Consent to contact "negatives the wrongful element of the defendant's act, and prevents the existence of a tort." Id. at 112; see also Smith v. Holley, 827 S.W.2d 433, 437 n. 3 (Tex.App.-San Antonio 1992, writ denied) (quoting PROSSER & KEETON). But exceeding consent makes the tortfeasor liable for the excess. See RESTATEMENT (SECOND) OF TORTS § 892A(4) (1965). Gordon's pleadings assert that he protested repeatedly that the handcuffs were too tight and causing him pain, thus plainly terminating any assumed consent. The court of appeals' reliance on Gordon's "consent" therefore fails to distinguish this case from other cases that have applied the Tort Claims Act's intentional-tort exception to arrests involving excessive-force allegations. See, e.g., Morgan, 175 S.W.3d at 418; Rivera, 146 S.W.3d at 337-38; Nuno, 94 S.W.3d at 789.

[DIRECTIONS]: Reproduce the passage on consent and the intentional-tort exception in full, word for word.

[GIVEN MATERIAL]:
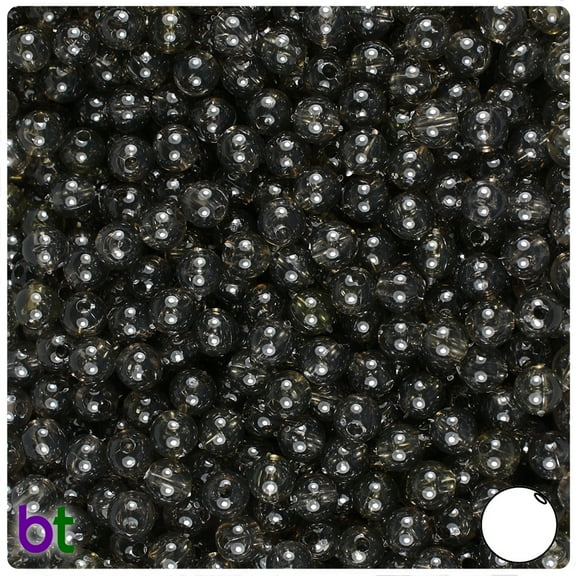 BeadTin Jet Transparent 6mm Round Plastic Beads (500pcs)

[EXERCISE RESULT]:
Consent to contact "negatives the wrongful element of the defendant's act, and prevents the existence of a tort." Id. at 112; see also Smith v. Holley, 827 S.W.2d 433, 437 n. 3 (Tex.App.-San Antonio 1992, writ denied) (quoting PROSSER & KEETON). But exceeding consent makes the tortfeasor liable for the excess. See RESTATEMENT (SECOND) OF TORTS § 892A(4) (1965). Gordon's pleadings assert that he protested repeatedly that the handcuffs were too tight and causing him pain, thus plainly terminating any assumed consent. The court of appeals' reliance on Gordon's "consent" therefore fails to distinguish this case from other cases that have applied the Tort Claims Act's intentional-tort exception to arrests involving excessive-force allegations. See, e.g., Morgan, 175 S.W.3d at 418; Rivera, 146 S.W.3d at 337-38; Nuno, 94 S.W.3d at 789.